» YOUR TASK: Which lines in the records below contain the word "first"? Extract each of them in full.
[Opening SUPPLIED RECORDS section]
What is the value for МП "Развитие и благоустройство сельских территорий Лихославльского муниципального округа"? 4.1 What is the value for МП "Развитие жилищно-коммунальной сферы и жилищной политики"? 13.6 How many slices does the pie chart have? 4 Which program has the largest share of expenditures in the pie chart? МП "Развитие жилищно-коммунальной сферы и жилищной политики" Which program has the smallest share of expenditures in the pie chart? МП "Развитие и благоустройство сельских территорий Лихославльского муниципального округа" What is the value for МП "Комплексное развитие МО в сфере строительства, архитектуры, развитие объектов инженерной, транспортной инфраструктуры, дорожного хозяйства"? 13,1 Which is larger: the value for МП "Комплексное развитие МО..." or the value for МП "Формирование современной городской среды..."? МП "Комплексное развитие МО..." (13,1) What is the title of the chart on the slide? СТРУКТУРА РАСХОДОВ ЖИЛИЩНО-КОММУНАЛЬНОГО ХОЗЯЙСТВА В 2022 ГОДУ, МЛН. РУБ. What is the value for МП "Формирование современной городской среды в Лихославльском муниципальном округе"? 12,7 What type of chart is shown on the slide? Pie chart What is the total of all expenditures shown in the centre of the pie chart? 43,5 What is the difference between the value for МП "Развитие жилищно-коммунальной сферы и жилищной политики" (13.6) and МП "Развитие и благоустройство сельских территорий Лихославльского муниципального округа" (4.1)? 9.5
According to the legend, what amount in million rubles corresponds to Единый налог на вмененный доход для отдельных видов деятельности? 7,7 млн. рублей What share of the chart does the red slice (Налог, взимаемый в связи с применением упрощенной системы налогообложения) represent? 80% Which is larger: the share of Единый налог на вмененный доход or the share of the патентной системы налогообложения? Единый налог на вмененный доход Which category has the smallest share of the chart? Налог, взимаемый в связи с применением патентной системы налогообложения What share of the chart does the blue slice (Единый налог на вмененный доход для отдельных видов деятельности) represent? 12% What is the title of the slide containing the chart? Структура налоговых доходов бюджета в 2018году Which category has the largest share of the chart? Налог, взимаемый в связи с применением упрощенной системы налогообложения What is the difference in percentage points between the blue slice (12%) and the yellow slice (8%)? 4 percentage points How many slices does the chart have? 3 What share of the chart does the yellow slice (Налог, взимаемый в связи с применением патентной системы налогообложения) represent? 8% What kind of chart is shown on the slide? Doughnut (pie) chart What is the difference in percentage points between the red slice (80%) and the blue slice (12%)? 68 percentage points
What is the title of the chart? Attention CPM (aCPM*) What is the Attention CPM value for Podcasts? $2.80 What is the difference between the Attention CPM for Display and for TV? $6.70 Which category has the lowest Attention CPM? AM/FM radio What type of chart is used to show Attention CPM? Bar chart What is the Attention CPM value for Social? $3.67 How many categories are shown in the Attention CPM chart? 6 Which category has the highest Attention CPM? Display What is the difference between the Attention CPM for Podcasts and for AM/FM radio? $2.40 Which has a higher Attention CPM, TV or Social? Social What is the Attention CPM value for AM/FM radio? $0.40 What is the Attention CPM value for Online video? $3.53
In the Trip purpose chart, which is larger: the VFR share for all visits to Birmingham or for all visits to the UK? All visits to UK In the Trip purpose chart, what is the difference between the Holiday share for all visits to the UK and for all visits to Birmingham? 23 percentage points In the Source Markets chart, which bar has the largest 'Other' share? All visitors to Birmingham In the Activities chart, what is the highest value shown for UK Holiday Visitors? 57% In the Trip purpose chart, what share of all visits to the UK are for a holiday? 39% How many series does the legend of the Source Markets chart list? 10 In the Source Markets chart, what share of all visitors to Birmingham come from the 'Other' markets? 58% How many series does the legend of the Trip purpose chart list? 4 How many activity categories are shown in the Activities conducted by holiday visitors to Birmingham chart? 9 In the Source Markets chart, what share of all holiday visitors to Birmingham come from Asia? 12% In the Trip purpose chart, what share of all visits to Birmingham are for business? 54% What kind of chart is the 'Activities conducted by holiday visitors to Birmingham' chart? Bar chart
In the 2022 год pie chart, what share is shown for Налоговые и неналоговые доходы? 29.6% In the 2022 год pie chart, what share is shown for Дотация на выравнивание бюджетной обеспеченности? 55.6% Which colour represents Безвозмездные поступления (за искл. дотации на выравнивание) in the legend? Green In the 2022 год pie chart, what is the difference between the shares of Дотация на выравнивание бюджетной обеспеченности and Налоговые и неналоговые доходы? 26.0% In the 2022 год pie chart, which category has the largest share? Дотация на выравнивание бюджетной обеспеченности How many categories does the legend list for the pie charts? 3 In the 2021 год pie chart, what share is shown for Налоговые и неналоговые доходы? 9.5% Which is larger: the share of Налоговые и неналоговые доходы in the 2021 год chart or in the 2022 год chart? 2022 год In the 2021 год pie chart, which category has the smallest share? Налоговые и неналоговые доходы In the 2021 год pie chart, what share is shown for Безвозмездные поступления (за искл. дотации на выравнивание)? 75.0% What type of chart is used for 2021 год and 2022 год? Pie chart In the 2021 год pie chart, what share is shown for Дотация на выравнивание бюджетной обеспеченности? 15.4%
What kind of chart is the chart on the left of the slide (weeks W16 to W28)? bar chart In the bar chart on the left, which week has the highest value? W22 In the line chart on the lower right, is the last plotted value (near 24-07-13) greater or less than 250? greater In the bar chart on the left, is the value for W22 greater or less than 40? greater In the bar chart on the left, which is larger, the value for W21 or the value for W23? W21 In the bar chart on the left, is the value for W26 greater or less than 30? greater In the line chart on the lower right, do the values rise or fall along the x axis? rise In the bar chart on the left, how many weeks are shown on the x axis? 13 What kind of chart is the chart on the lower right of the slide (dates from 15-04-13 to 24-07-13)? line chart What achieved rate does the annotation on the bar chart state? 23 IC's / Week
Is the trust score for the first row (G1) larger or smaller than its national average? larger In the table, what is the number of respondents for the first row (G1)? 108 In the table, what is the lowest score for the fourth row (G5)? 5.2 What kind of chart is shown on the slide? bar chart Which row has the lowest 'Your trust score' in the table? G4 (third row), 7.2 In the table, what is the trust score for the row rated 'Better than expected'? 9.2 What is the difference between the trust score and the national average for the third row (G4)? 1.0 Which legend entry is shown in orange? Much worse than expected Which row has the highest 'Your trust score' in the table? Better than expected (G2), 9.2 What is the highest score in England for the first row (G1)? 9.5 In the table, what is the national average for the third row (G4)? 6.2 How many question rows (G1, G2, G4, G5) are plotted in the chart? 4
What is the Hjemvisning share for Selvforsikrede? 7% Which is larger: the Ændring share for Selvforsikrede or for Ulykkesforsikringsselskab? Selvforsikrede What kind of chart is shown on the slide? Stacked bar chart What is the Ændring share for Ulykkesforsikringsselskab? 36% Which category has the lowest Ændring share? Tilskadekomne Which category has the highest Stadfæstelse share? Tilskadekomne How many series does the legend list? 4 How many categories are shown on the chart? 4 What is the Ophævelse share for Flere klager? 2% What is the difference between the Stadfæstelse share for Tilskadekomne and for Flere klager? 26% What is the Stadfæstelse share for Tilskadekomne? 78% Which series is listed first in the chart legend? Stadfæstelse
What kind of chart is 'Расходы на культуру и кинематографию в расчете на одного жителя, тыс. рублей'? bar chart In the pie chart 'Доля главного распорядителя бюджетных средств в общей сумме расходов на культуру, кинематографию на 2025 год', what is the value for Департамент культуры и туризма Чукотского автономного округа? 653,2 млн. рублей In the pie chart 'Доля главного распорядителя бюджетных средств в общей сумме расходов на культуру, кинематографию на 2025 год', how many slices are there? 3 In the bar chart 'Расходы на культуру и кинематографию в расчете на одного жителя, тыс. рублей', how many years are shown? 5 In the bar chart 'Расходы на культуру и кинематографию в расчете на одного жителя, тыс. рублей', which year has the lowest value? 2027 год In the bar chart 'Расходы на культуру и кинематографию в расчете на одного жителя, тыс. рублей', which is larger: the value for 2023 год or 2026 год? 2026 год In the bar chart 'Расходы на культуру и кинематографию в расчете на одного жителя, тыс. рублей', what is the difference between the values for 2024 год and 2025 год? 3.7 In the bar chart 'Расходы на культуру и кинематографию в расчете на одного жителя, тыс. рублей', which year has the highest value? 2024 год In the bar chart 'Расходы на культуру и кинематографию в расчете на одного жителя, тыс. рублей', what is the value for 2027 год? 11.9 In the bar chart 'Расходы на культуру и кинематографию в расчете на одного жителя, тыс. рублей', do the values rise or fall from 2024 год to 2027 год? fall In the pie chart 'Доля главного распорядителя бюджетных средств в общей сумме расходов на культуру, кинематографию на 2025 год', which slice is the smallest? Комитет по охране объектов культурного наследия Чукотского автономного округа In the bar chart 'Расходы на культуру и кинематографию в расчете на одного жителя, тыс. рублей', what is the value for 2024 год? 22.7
[Closing SUPPLIED RECORDS section]
» SOLUTION TO THIS EXERCISE:
Is the trust score for the first row (G1) larger or smaller than its national average? larger In the table, what is the number of respondents for the first row (G1)? 108 In the table, what is the lowest score for the fourth row (G5)? 5.2 What kind of chart is shown on the slide? bar chart Which row has the lowest 'Your trust score' in the table? G4 (third row), 7.2 In the table, what is the trust score for the row rated 'Better than expected'? 9.2 What is the difference between the trust score and the national average for the third row (G4)? 1.0 Which legend entry is shown in orange? Much worse than expected Which row has the highest 'Your trust score' in the table? Better than expected (G2), 9.2 What is the highest score in England for the first row (G1)? 9.5 In the table, what is the national average for the third row (G4)? 6.2 How many question rows (G1, G2, G4, G5) are plotted in the chart? 4
What is the Hjemvisning share for Selvforsikrede? 7% Which is larger: the Ændring share for Selvforsikrede or for Ulykkesforsikringsselskab? Selvforsikrede What kind of chart is shown on the slide? Stacked bar chart What is the Ændring share for Ulykkesforsikringsselskab? 36% Which category has the lowest Ændring share? Tilskadekomne Which category has the highest Stadfæstelse share? Tilskadekomne How many series does the legend list? 4 How many categories are shown on the chart? 4 What is the Ophævelse share for Flere klager? 2% What is the difference between the Stadfæstelse share for Tilskadekomne and for Flere klager? 26% What is the Stadfæstelse share for Tilskadekomne? 78% Which series is listed first in the chart legend? Stadfæstelse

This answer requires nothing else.